• _EXERCISE_:
With the images removed, return every line below exactly as it reads.

• _DATA IN THIS EXERCISE_:
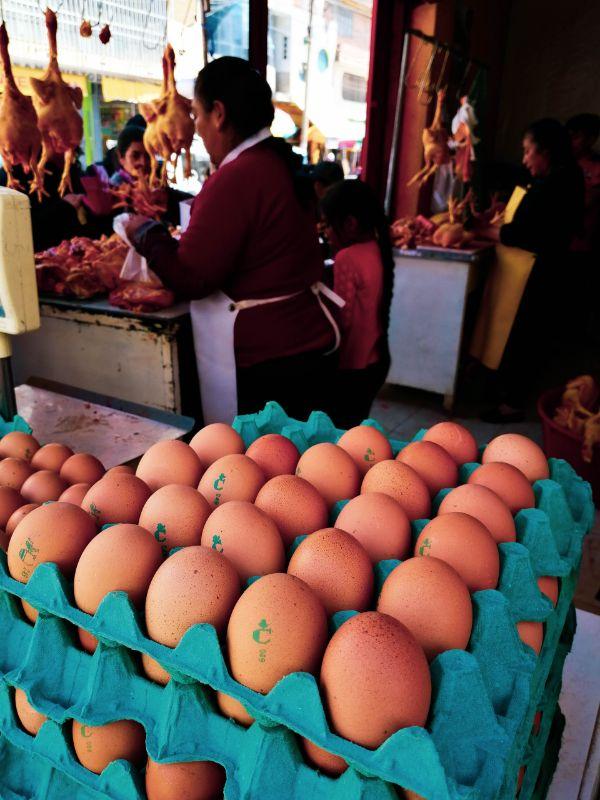 uova al mercato di huaraz
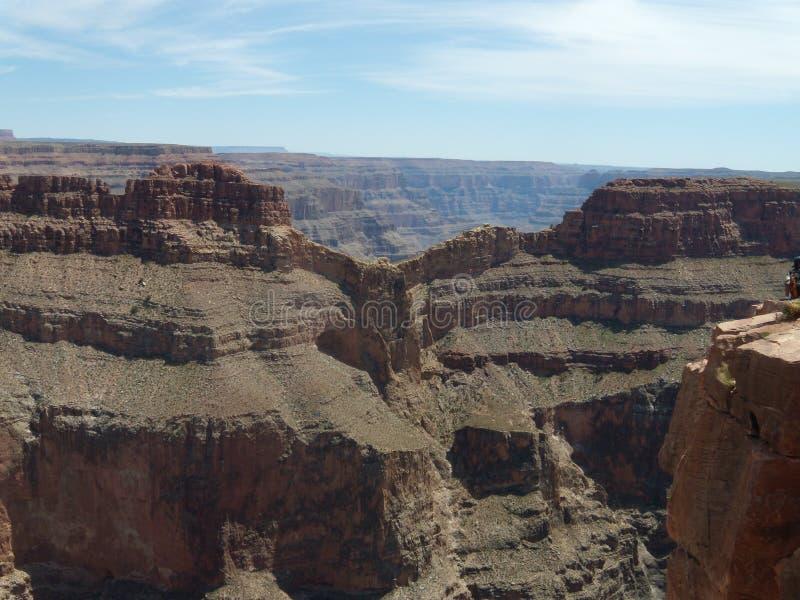 Ponto de Eagle, caminhada do céu, Grand Canyon fotografia de stock royalty free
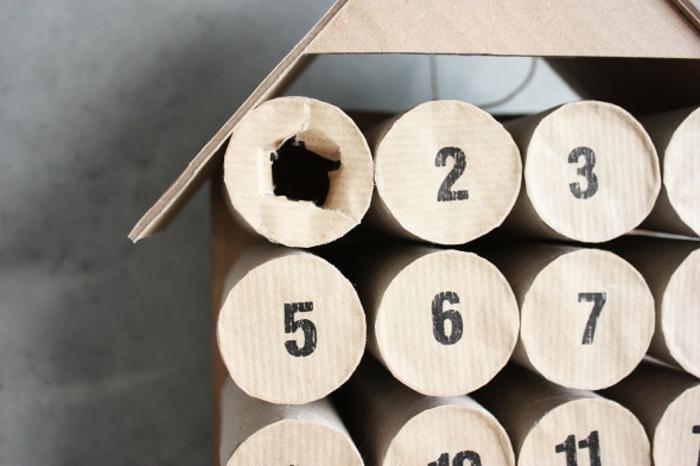 calendrier de l'avent en rouleaux de papier toilette, crafts originaux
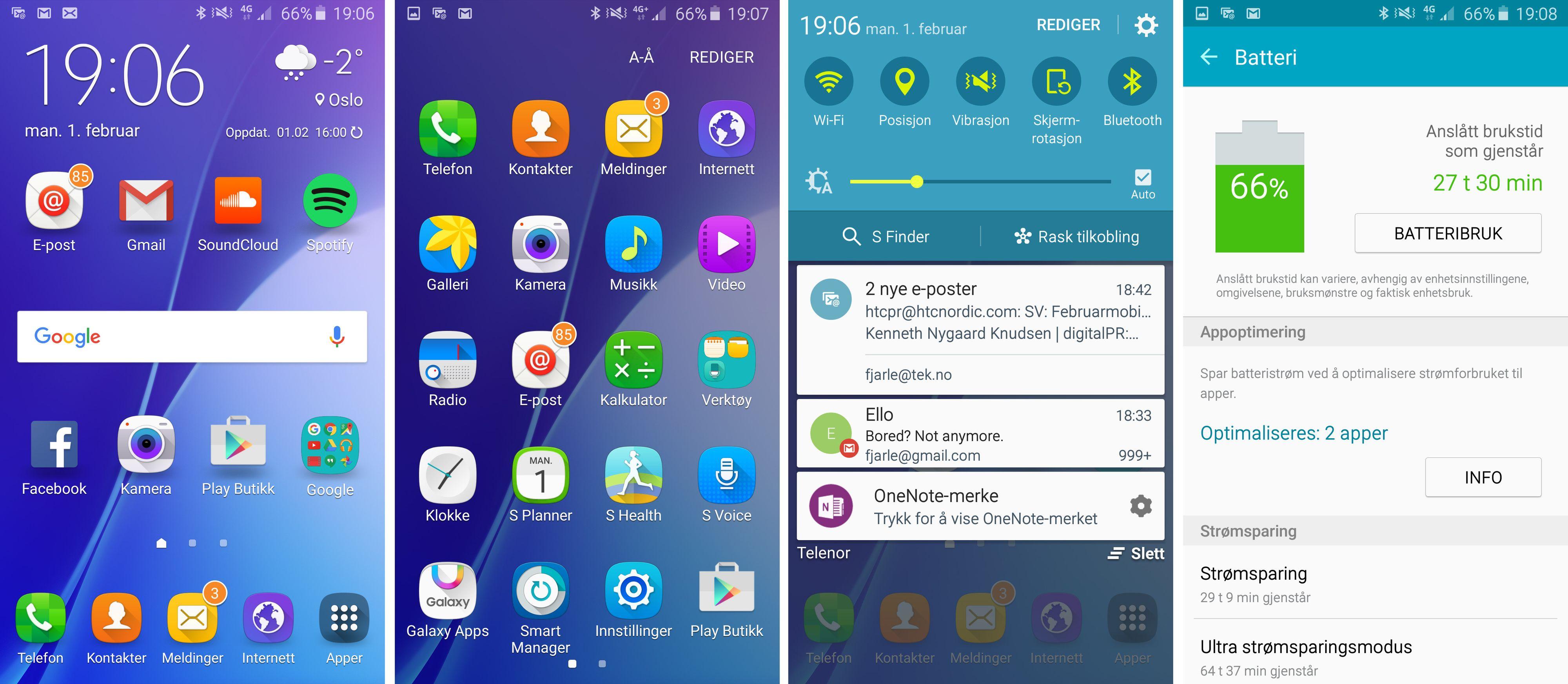 Det er enkelt å finne frem i Galaxy A5-menyene, og telefonen byr på god batteritid.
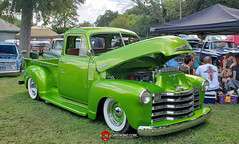 C10s in the Park-252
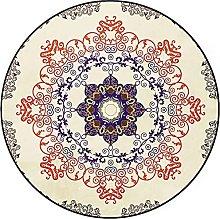 Round Carpet Area Rugs Retro Round Rug Non Slip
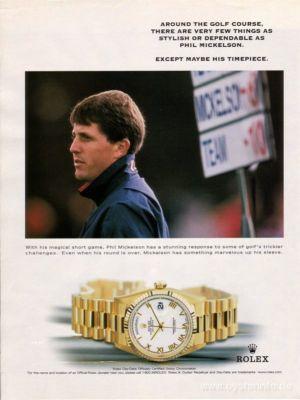 Vintage Rolex Watch phil mickelson day date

• _ANSWER BOX_:
 uova al mercato di huaraz
 Ponto de Eagle, caminhada do céu, Grand Canyon fotografia de stock royalty free
 calendrier de l'avent en rouleaux de papier toilette, crafts originaux
 Det er enkelt å finne frem i Galaxy A5-menyene, og telefonen byr på god batteritid.
 C10s in the Park-252
 Round Carpet Area Rugs Retro Round Rug Non Slip
 Vintage Rolex Watch phil mickelson day date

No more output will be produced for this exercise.